Elizabeth's crime, in Cardini's eyes, seems to be that by renouncing Rome and refusing to carry out the will of the King of Spain she was working against the interests of a united Christendom. It's a view which seems to have more to do with a romantic view of the Crusades than any historical reality: it didn't take wars of religion to get the monarchs of Europe fighting it out, after all, they were busily doing that long before the Reformation. It does, on the other hand, carry an interesting echo of Trevor Phillips' recent well-publicised remarks in which he credited the Turks with helping to defeat the Armada by prosecuting their own war with Spain.


Cardini doesn't quite say it, so I will: in this film the Catholics are cast in the role nowadays given to Muslims. As representatives of something foreign, threatening and historically retrogressive, seeking to subvert a free and Protestant England, to "destroy our way of life". A threat on the horizon, but also over here, organised in small treasonous cells. Elizabeth's spymaster Walsingham urges a policy of zero tolerance; Elizabeth herself stresses her attachment to justice even while offing her cousin's head.

This, of course, fits in well with the traditional English narrative. But history is far more complex and subtle. In the sixteenth century, Spain was a transatlantic superpower, dominating the seas and drawing in vast wealth from its American dependencies. And what was England? For all the talk of a golden age, the reality was of a poor and struggling kingdom whose very survival depended on manipulating the balance of power and, where possible, by-passing the Spanish-dominated trade routes. Hence the contacts, which Cardini presumably deplored, with the Islamic Ottoman and Mughal empires, and with Russia, which most of Europe would have regarded as a desert of rude and barbarous heretics. And where forced to share space with the Spaniards, Elizabethans lived where possible by piracy.

Viewed from Rome or Madrid, the Virgin Queen was a usurper, a mercenary, a despot and a terrorist. England was a rogue state, the bastion of an alien and dangerous religion. Elizabeth was denounced in Papal bulls, rather than UN resolutions, but the principle was surely the same. Supporters of regime change, internal critics, were identified; a possible puppet ruler, Mary Queen of Scots, was set up in the hope of fomenting a spontaneous uprising; and when that failed a huge task-force was assembled, a "coalition of the willing" drawn mainly from Spain, with a few co-opted client states making up the numbers.

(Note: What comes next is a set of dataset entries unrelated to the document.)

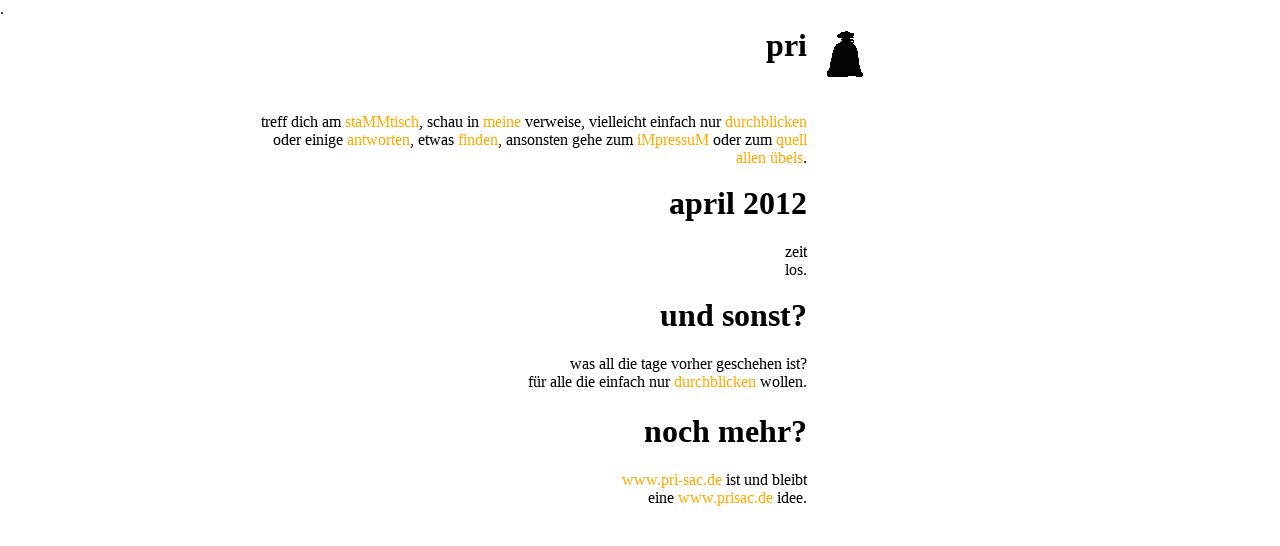

--- FILE ---
content_type: text/html
request_url: http://pri-sac.de/1204.html
body_size: 1009
content:
<!--und ewiger dank an die lieblingsfrau-->
<html>
<head>
<meta name="author" content="prisac">
<meta name="publisher" content="prisac">
<meta name="copyright" content="prisac">
<meta name="keywords" content="pri,sac,prisac">
<meta name="description" content="april 2012 ... herr prisac und die t&auml;glichen aufzeichnungen.">
<meta name="audience" content="Alle">
<meta name="expires" content="kein verfall">
<meta name="generator" content="phase 5 hoch 2">
<meta name="language" content="de">
<meta name="robots" content="index">
<meta name="robots" content="follow">.
<meta name="revisit-after" content="1 week">
<title>april 2012 ... herr prisac und die t&auml;glichen aufzeichnungen.</title>
<link rel="shortcut icon" href="favicon.ico">
<style type="text/css">
<!--
A:link {text-decoration: none; color: #ffaa00}
A:visited {text-decoration: none; color: #ffa000}
A:hover {text-decoration: none; color:#ff0000}
-->
</style>
</head>
<body bgcolor="#ffffff" link="#ffaa00" vlink="#ff0000" alink="#ffa000" leftmargin=0 topmargin=0>
<center>

<table border=0 cellspacing=0 cellpadding=0 width="777" height="77"><tr><td align=right width="555">
<h1>pri</h1>
</td><td align=left width="222">
<a href="http://www.pri-sac.de"><img src="sacologie/sac.gif" width="77" height="77" border="0" alt="www.pri-sac.de"></a>
</td></tr></table><br>

<table border=0 cellspacing=0 cellpadding=0 width="777"> <tr> <td align=right valign=top width="555">
treff dich am <a href="logger.html">staMMtisch</a>, schau in <a href="ll.html">meine</a>
verweise, vielleicht einfach nur <a href="durchblicken.html">durchblicken</a>
oder einige <a href="antworten.html">antworten</a>, etwas <a href="finden.html">finden</a>,
ansonsten gehe zum <a href="iMpressuM.html">iMpressuM</a> oder zum <a href="http://www.prisac.de"
target="prisac">quell allen &uuml;bels</a>.
</td><td width="222">
</td></tr></table><br>

<table border=0 cellspacing=0 cellpadding=0 width="777"> <tr> <td align=right valign=top width="555">
<h1>april 2012</h1>
zeit<br>
los.

<!--hier darf auch ich kleines licht:-->


</td>
<td width="222">
</td> </tr> </table> <br>

<table border=0 cellspacing=0 cellpadding=0 width="777"> <tr> <td align=right valign=top width="555">
<h1>und sonst?</h1>
was all die tage vorher geschehen ist?<br>
f&uuml;r alle die einfach nur <a href="durchblicken.html">durchblicken</a> wollen.
<h1>noch mehr?</h1>
<a href="http://www.pri-sac.de">www.pri-sac.de</a> ist und bleibt<br>
eine <a href="http://www.prisac.de" target="prisac">www.prisac.de</a> idee.
</td> <td width="222"> </td> </tr> </table> <br>



</center>
</body>
</html>
<!--natuerlich koennt ihr euch hier bedienen, denkt nur an den link zu mir, www.pri-sac.de-->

Shekhar Kapur has vehemently denied that his film is anti-Catholic. "It is anti extreme forms of religion," he said. "It's anti any interpretation of the word of God, which can be singular." That sounds like Catholicism to me; in any case, it's hardly cheerleading for the Ratzinger doctrine. Blanchett's Elizabeth mouths liberal pro-democracy platitudes that George Bush would be proud of, but in the sixteenth century's war on terror she was cast in the role of Osama.